__Document excerpt__:
*** Block opens ***
Published in brainjuice

34 Comments

  1. paul blume paul blume

    Oddle enough, the same mentality applies to librarians.
    “Hey, you work in a library, have you read _______, yet?”
    Only we don’t get to swear at them.
    Much.

  2. but you’d love Spidey 3. There’s lots of crying. I know you love the crying.

  3. Sucks balls anyway

  4. Next you’re going to tell us you haven’t read this month’s Archie.

  5. Perfect! Thank you for the belly laugh!

  6. I accidentally saw part of Spiderman one on the tv the other day. It held my interest for nigh on five seconds. Then I went back to the channel of crazy japanese cartoons.

    If only we could find a spray on repellant for idiots.

  7. You lucky motherfucker … I’m still trying to dig the memories of that piece of crap film out of my brain … the spoon isn’t working, damn it!

  8. Alex R Alex R

    Hey, that new dog food is REALLY good. It has gravy. Now have you seen Spidey?

  9. I did see it. Not sure why I felt like I had to, but I did anyway.

    It was, actually, moderately entertaining. HOWEVER, afterwards, I immediately rechristened it “Spiderman 3: The Weepening” because, yes, it had a LOT OF FUCKING CRYING. In fact, Spiderman and Sandman CRY TOGETHER. Seriously. I shit you not. I was waiting for the hip-hop style man-hug. “Love ya, bro.”

  10. optical optical

    Spiderman and Sandman CRY TOGETHER. Seriously. I shit you not.
*** Block closes ***
__Task prompt__: In the comment thread, what new title does one commenter give Spiderman 3 after seeing it?

__Dataset records__:
*** Block opens ***
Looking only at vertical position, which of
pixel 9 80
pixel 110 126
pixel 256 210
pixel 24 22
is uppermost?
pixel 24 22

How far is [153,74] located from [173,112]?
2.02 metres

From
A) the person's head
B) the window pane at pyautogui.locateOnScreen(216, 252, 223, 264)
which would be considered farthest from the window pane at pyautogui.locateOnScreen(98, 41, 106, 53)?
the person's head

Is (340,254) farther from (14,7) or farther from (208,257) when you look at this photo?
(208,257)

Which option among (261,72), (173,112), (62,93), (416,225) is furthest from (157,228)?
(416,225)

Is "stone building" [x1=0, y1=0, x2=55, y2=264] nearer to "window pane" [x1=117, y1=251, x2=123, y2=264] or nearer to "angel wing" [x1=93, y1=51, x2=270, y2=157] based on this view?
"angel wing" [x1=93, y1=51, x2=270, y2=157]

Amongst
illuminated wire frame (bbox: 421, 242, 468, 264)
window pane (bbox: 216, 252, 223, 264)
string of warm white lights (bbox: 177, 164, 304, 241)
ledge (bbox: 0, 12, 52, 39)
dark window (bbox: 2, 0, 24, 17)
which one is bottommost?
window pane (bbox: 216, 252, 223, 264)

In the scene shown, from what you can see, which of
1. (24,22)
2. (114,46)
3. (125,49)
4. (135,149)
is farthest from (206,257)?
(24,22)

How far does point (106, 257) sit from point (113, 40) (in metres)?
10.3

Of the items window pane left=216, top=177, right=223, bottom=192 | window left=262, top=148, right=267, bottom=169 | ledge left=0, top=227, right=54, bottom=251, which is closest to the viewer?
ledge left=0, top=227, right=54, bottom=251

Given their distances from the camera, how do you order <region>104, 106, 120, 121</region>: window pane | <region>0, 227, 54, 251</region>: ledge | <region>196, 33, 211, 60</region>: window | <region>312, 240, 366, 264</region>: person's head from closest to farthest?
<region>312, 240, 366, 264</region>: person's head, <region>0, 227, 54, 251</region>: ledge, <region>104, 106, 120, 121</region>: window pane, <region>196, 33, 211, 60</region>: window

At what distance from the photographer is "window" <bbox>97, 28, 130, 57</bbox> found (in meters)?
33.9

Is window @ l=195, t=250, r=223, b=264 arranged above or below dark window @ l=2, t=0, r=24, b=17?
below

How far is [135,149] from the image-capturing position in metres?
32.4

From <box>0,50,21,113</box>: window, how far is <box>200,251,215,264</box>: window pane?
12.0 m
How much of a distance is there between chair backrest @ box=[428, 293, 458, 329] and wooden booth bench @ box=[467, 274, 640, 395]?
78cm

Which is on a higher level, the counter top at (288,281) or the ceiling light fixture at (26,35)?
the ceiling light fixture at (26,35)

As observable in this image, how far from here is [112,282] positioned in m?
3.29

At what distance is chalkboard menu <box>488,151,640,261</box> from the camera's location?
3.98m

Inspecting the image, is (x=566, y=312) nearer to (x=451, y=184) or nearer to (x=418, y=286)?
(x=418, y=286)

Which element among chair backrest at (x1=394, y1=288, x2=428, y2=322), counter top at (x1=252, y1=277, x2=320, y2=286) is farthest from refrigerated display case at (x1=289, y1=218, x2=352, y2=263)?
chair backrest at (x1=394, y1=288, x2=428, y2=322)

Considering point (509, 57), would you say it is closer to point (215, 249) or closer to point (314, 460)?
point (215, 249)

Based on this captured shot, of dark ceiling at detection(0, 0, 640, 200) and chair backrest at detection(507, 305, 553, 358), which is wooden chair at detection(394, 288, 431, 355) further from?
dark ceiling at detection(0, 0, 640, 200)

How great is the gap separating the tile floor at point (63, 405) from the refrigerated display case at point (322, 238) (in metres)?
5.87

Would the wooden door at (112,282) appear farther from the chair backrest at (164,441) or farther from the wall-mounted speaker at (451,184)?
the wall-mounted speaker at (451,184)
*** Block closes ***
__Task answer__: "Spiderman 3: The Weepening"